As time goes by, the significance of our legacy grows. Along with that significance grows the responsibility of maintaining and transmitting our legacy. The time after Pesach is significant with regards to the responsibility of maintaining that legacy. During the seder we speak of
“vehigadeta levincha” – and you shall tell your child the story of the Jewish people. Transmitting our legacy is the mitzvah du jour.
Often I ponder about my personal legacy and what it means to transmit that to my children. As a convert, I am on the one hand a daughter of Avraham and Sarah like any other Jew, but there is also what I carry from before. These divergent threads intertwine to make up the rope of legacy that I wish to transmit.

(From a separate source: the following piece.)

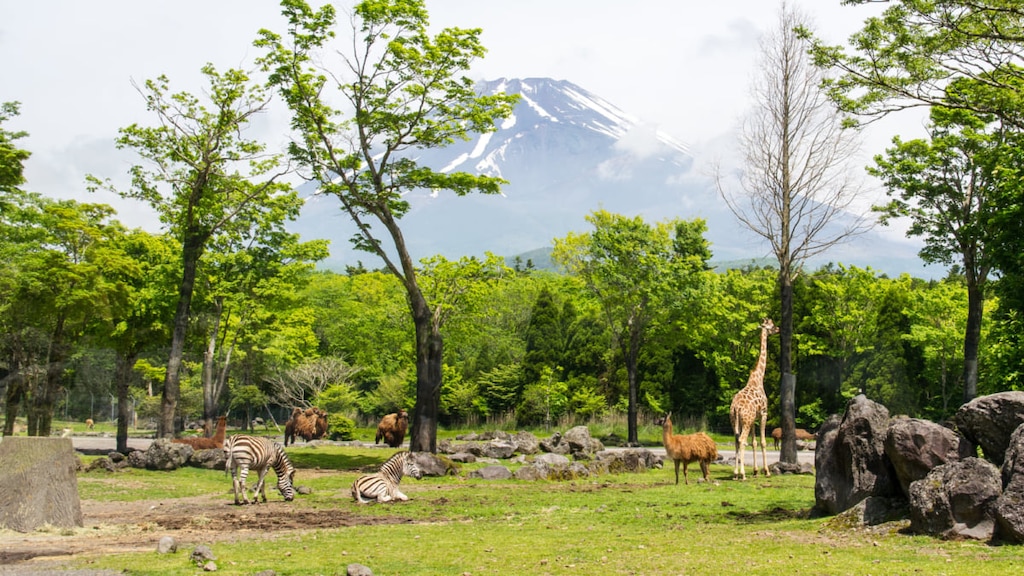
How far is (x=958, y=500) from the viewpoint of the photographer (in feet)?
31.9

A part of me is closer to Avraham and Sarah. When my name is mentioned ritually, I am referred to as Shoshana bat Avraham Avinu/Sarah Imeinu. But a part of me is a newcomer to all of that legacy, a giyoret, a foreigner. At the end of the day the history I transmit to my children is the same as every other Jew, via a channel that is unique to me. Perhaps this is true for all of us.
As we celebrate Pesach, we’re celebrating the exodus from Egypt. We’re commemorating the birth of our nation, a collective conversion of sorts. We were transformed overnight from being Egyptian slaves to proud Jews. The celebration of our birth as a people is very personal to me, for when I emerged from the mikvah two days before Pesach six years ago, I was reborn as a Jew. From this perspective, my personal history parallels our collective one.

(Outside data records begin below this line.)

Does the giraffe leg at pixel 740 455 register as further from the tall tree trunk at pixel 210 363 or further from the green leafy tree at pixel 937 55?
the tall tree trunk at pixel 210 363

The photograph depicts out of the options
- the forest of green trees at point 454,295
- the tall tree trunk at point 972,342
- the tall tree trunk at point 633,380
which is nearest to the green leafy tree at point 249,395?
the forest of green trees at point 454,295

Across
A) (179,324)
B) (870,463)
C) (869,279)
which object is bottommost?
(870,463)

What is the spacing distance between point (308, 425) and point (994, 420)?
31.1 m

It always puzzles me when other Jews ask me why I converted. Don’t they realize that our heritage is a treasure chest of ancient but eternal wisdom? A wisdom that has the potential to help you live a life of deep meaning and great satisfaction. From the first encounter I had with Judaism, something stirred deep within me. Every subsequent experience furthered that awakening, and I found that my Jewishness was something that was always there beneath the surface. The actual giyur formalized and solidified that which was always there.
It is not I who asks you to see things from my perspective, for you read it in the haggadah every year: “In each and every generation one must see himself as if he exited Egypt.” If we want to get this message across to our children, we must recognize that we aren’t sharing a historical experience that happened over 3,300 years ago. Rather, we must see ourselves as having exited Egypt in our own lifetimes. We all tell this story: I was in Egypt, G-d chose to take me out of there, and here I stand before you transformed, Jewish. In fact, this is a tenet of our faith. When we finally get to meet G-d face to face, he introduces himself as, “I am G-d your Lord who has taken you out of Egypt.” The “you” is in singular. So in a sense the tables have turned; while there are experiences that come to born-Jews naturally, ones that I’ve had to adapt to, this principle of our faith – seeing oneself as having left Egypt – I believe comes more naturally to me because of my conversion.
We each have our Egypt, our “scenic route,” our skeletons, weaknesses, and challenges. Leaving that Egypt behind becomes our unique path up Mt. Sinai. This journey is one that forever fuses each of our personal histories – what we each bring to our Judaism – with the collective legacy we all share. And thus the Torah repeatedly commands: Love the foreigner because you, too, were foreign in the land of Egypt. Once you feel the exodus from Egypt as real for you today, then it’s natural for you to identify with the convert. You and I are not so different, as you, too, are a first-generation Jew, in your own way.